Meanwhile, Franz's childhood friend, Cezare Pizzi, moved to Geneva from their hometown of Fribourg, and ended up sharing a flat. Drummer Frank Bagnoud was found, and the rest was... the future, quite frankly.
The Young Gods eponymous debut Lp, released in 1987, seemed to come out of nowhere, unleashing an energy that made immediate sense of the moment, even as it left you for lost, an unprecipated rush. Classical sample fused with Heavy Metal, all mined for a disproportionate amount of power, in a volatile panorama of sound. So many possibilities were bursting forth that it was unable to conduct itself in a proper manner. Yet in Treichler's sky-razoring howl, they found the perfect embodiment. This really was the sound of the future, in its very first throes. Melody Maker made it album of the year.
Bagnoud was replaced by Use for the next LP, L'Eau Rouge, which now seemed to command its own eco-system, a Fantasia for global hedonists with its dramas of invocation and surrender. "L'Eau Rouge" not only expanded their vision, it led the way to further developments. The theatricality of tracks like "Charlotte" recycled themselves into their later tribute to Kurt Weill (the last time they were to use classical samples), and in their gorgeous cover of "September Song", they discovered an ambience that was to impregnate itself into their sound from now on.

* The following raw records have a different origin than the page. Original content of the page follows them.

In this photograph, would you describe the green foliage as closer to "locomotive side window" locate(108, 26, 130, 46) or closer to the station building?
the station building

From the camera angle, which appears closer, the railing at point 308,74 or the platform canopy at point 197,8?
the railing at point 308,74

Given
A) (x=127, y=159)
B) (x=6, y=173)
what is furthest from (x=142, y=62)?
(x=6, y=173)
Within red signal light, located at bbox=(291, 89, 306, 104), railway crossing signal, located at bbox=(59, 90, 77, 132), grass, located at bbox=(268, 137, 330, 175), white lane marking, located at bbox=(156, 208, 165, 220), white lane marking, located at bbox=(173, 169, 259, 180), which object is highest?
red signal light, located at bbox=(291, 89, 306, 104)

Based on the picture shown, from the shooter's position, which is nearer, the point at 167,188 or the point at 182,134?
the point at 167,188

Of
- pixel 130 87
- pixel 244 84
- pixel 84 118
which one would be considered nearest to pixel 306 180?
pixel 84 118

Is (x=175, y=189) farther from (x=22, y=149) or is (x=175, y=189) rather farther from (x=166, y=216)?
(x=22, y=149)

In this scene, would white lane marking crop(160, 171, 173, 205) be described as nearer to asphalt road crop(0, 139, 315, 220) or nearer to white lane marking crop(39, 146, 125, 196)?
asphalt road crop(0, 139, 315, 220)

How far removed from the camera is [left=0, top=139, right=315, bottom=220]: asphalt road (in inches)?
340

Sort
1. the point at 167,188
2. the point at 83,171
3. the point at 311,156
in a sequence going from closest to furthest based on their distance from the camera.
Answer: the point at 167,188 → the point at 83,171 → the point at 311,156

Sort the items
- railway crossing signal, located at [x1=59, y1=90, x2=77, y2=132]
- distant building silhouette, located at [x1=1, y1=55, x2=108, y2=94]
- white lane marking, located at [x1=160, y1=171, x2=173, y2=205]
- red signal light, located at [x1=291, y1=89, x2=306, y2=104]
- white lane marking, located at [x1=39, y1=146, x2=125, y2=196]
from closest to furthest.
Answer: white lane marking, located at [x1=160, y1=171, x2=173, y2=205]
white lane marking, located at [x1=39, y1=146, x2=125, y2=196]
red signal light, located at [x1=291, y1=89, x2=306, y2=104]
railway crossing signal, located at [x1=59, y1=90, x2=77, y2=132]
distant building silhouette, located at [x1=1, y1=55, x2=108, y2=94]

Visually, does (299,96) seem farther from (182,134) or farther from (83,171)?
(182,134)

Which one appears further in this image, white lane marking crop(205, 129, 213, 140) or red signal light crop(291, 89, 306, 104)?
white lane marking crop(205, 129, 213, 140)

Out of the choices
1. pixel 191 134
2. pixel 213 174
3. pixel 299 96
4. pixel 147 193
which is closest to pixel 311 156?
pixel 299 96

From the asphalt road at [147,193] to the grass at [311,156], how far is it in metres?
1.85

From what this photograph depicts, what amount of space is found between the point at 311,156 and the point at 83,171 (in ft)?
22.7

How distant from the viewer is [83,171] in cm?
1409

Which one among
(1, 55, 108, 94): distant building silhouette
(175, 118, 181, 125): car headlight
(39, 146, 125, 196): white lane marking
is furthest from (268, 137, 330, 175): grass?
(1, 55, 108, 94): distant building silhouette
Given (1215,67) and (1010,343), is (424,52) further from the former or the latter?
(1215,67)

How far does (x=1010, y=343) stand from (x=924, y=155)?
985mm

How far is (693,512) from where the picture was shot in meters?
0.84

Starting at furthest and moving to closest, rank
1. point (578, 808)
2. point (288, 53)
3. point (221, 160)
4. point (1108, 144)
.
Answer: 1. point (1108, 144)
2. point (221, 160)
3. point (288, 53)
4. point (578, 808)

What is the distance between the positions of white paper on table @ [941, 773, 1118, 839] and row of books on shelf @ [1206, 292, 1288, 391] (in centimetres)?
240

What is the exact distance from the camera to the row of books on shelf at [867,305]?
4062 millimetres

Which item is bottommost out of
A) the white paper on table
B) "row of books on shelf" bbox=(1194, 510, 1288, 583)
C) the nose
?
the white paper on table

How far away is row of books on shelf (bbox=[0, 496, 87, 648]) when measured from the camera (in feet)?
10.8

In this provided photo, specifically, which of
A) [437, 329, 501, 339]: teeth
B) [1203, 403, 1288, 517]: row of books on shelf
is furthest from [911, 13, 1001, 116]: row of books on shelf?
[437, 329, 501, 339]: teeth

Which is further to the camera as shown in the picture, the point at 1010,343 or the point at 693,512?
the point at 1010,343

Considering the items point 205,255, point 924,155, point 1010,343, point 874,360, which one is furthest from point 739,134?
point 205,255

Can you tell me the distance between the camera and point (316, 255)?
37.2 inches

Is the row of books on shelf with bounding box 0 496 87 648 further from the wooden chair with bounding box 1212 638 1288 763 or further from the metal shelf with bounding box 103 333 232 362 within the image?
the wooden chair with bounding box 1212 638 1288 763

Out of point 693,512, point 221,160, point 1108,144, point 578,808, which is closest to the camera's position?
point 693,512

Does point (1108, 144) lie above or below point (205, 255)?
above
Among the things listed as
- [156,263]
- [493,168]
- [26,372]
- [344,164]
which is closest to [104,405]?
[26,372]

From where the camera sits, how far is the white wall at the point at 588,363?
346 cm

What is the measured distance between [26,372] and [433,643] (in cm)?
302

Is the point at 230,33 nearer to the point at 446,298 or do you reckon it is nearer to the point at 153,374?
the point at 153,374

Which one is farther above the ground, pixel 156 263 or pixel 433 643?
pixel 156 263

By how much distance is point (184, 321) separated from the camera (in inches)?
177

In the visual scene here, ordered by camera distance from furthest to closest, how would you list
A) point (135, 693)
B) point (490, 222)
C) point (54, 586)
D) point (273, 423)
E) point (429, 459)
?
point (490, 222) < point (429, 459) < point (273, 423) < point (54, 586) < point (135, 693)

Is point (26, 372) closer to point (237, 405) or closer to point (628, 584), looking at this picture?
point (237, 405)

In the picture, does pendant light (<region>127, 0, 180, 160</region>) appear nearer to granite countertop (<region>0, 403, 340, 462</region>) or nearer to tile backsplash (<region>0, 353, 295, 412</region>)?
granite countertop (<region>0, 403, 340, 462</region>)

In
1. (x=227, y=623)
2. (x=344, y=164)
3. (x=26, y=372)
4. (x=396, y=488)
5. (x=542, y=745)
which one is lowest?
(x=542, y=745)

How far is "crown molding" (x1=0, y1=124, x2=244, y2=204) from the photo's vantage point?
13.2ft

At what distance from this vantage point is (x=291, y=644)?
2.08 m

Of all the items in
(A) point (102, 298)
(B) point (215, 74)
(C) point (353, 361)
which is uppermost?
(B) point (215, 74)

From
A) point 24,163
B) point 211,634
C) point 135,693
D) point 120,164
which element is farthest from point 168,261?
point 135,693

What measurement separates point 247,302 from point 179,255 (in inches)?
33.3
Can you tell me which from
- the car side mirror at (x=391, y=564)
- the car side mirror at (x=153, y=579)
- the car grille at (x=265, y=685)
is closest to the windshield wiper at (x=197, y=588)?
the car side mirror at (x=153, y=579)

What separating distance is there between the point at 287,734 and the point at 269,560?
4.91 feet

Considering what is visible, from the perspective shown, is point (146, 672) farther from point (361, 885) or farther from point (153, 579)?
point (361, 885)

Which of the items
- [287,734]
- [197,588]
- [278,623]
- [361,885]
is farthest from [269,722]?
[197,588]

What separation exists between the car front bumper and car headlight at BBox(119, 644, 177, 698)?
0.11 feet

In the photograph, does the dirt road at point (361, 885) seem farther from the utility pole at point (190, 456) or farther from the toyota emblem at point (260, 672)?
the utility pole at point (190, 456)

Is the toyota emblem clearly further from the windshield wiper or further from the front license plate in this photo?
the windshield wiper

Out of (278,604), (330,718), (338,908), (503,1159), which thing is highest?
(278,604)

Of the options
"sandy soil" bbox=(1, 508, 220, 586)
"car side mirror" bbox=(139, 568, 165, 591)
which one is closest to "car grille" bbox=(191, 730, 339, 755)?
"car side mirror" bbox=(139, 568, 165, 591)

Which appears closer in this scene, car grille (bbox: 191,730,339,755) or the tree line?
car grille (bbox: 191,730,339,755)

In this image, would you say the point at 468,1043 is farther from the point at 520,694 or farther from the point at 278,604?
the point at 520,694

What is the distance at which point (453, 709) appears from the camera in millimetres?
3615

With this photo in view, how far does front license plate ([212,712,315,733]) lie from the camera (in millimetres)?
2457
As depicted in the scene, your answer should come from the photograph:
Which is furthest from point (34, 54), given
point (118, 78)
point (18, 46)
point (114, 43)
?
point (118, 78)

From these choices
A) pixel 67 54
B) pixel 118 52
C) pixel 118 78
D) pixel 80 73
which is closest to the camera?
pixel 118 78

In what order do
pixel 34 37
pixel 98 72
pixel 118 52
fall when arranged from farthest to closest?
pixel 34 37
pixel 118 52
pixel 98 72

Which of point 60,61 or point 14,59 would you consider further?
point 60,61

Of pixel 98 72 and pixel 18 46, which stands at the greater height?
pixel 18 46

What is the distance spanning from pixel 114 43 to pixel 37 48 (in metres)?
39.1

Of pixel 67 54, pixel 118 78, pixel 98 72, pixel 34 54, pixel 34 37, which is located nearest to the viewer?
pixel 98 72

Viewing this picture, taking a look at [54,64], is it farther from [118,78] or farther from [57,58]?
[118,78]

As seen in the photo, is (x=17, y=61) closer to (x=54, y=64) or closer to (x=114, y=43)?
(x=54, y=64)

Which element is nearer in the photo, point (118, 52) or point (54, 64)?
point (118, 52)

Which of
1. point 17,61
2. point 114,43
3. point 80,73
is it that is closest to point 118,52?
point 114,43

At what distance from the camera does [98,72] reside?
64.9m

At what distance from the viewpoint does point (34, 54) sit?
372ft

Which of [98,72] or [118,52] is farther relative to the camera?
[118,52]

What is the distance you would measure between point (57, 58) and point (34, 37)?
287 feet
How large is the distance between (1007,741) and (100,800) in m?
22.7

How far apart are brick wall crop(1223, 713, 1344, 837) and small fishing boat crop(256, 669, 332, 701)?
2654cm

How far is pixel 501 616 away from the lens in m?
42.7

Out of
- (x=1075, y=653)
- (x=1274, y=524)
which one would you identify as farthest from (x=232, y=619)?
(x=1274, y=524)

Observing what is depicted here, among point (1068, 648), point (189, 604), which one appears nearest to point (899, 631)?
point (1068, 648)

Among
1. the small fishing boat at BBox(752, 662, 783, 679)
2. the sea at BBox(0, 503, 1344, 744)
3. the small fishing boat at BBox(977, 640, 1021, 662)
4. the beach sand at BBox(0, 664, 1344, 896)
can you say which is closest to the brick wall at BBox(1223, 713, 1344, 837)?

Cezare left the band in between "L'Eau Rouge" and "Kurt Weill' to be replaced by their sound engineer Al Comet, and by the time of TV Sky, The Young Gods response to the misuse of their elemental imagery by American TV, the sound was now more stripped down, more recognisably rock. It was helped along by the fact that Franz was singing in English, rather than his customary French. But while much of "TV Sky" turned Metal's tight-assed postures into an ecstatic convulsion, "She Rains" and "Summer Eyes" stood out - the first a suspended wash cut loose from a rhythm, the second an epic, 20-minute travelogue that was in part a homage to The Doors. The Young Gods had learned the art of space, to draw their sound out, to prolong the moment of anticipation.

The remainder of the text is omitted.